Update 19 May 2026: The challenge to Prime Minister Starmer has unexpectedly lifted the lid on the long-suppressed Brexit debate. But the political class (except for the Liberal Democrats) has immediately responded by trying to nail the lid down again rather than confronting the reality. The latest research shows that the UK has already lost about £400 billion of tax revenue since 2016 (a gap now growing at about £100 billion annually). This is why voters feel Britain is broken and the recent election underlined their demand for “change”. But the political class must “level” with electors and explain that the root cause is a self-inflicted wound – Brexit. ” Emperor” Farage has never had any economic “clothes”. Without Brexit and at current tax rates, the government would soon have no need to borrow any money at all! Dramatic “change” could have been financed.
Britain has obvious problems – is there a `quick fix’? Or have they been brewing for decades? Take a long run view over the 40 years from1985 – half an expected lifetime! That 40-year span included 1987’s Black Monday on Wall Street. A few years later the UK’s first “unset” from Europe arrived: Black Wednesday in 1992 when the “market vigilantes” threw the UK out of the ERM. This was the “foreign exchange” branch of the market vigilantes but the “bond market vigilantes[1]” showed their irresistible strength during the euro crisis of 2012. UK Prime Minister Truss had an unpleasant brush with them in 2022. Even President Trump seems afraid of them, and Chancellor Reeves certainly is as they move progressively into the driving seat of UK economic policy.
Brexit has steadily pushed them into that position of power by:
- Raising our vulnerability to an aging, and increasingly disabled, society where the non-immigrant labour force has scarcely risen in 40 years
- curtailing economic growth due to reduced immigration
- stalling business investment due to Brexit uncertainty – and thus productivity growth
- inducing a cumulative shortfall of tax revenue that is nearly £400 billion since 2016 – and may double by 2030. That shortfall will require a further rise in the tax ratio – to levels last seen in 1944;
- thereby creating a squeeze on public spending that is rending the fabric of British society – spending on the non-priority areas has fallen from 16% of GDP in 1985 to 10% today
- fuelling the deep concerns of the holders of Britain’s government debt – effectively giving “all the cards” to the bond market vigilantes
- creating political instability due to the manifest contradiction between large majorities who think Brexit was a mistake and the opinion polls showing that Reform will be the largest party after the 2029 General Election.

━━━━━━━━━━

WHAT TO DO:
A. In which year does the Brexit commentary say the market vigilantes threw the UK out of the ERM?
B. Reproduce the part of the Brexit commentary that opens with the words containing "Britain has obvious" and closes with "UK economic policy.".

DATA RECORDS:
━━━━━━━━━━

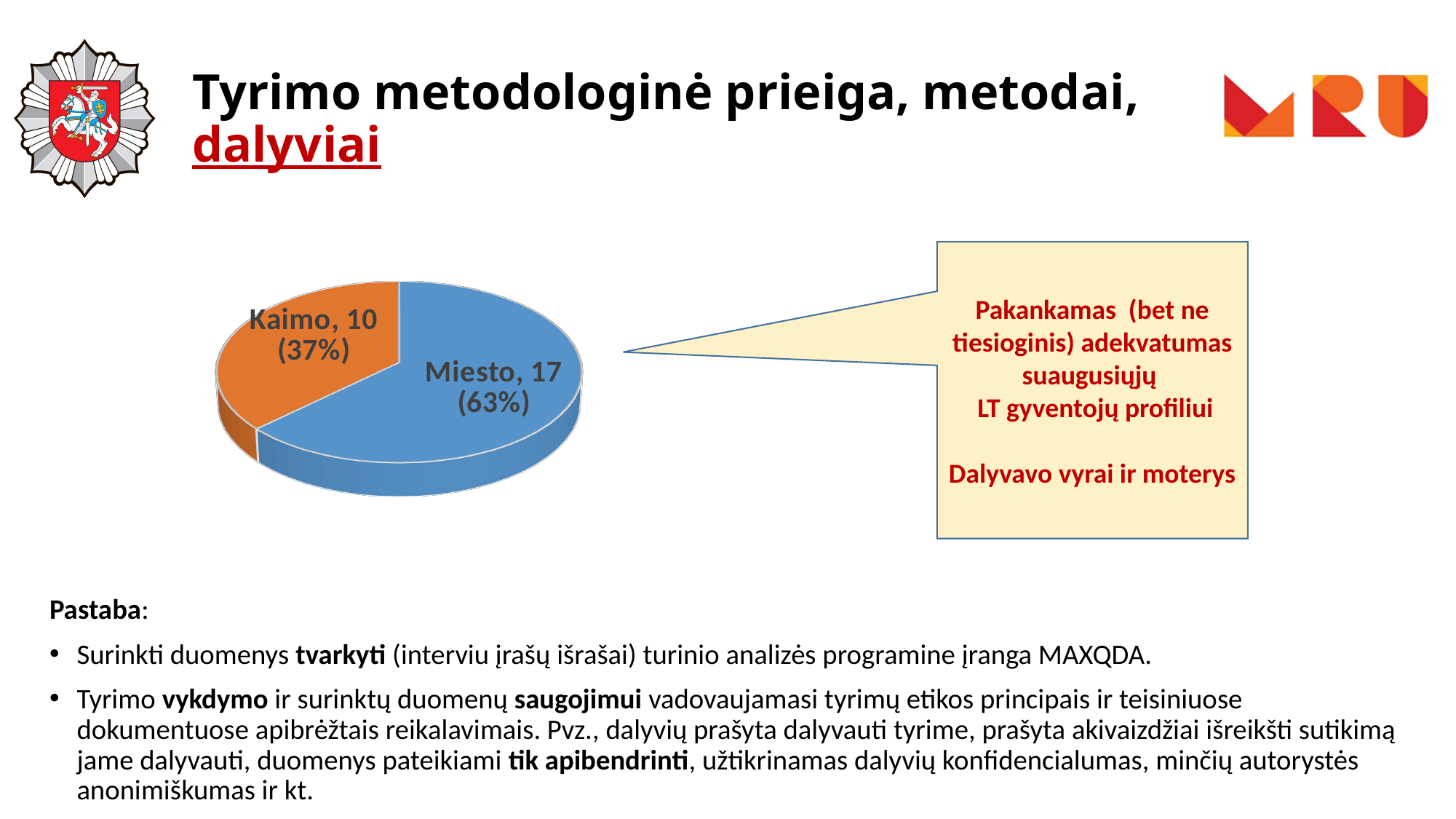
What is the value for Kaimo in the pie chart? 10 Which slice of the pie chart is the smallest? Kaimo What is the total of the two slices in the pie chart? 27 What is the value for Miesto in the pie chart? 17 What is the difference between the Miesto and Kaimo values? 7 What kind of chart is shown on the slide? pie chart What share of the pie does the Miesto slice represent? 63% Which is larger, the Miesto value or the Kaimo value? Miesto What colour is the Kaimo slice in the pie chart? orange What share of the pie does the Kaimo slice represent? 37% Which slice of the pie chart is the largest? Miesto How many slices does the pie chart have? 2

━━━━━━━━━━

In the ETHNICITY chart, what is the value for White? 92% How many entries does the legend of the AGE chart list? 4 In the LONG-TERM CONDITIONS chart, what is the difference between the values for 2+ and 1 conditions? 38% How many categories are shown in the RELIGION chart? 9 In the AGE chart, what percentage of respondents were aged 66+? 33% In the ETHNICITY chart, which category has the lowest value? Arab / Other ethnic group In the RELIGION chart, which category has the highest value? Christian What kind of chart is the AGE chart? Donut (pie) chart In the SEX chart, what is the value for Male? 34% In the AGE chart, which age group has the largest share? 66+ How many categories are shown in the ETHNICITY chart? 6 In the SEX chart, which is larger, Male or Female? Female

━━━━━━━━━━

SOLUTIONS BELOW:
A. 1992

B.
Britain has obvious problems – is there a `quick fix’? Or have they been brewing for decades? Take a long run view over the 40 years from1985 – half an expected lifetime! That 40-year span included 1987’s Black Monday on Wall Street. A few years later the UK’s first “unset” from Europe arrived: Black Wednesday in 1992 when the “market vigilantes” threw the UK out of the ERM. This was the “foreign exchange” branch of the market vigilantes but the “bond market vigilantes[1]” showed their irresistible strength during the euro crisis of 2012. UK Prime Minister Truss had an unpleasant brush with them in 2022. Even President Trump seems afraid of them, and Chancellor Reeves certainly is as they move progressively into the driving seat of UK economic policy.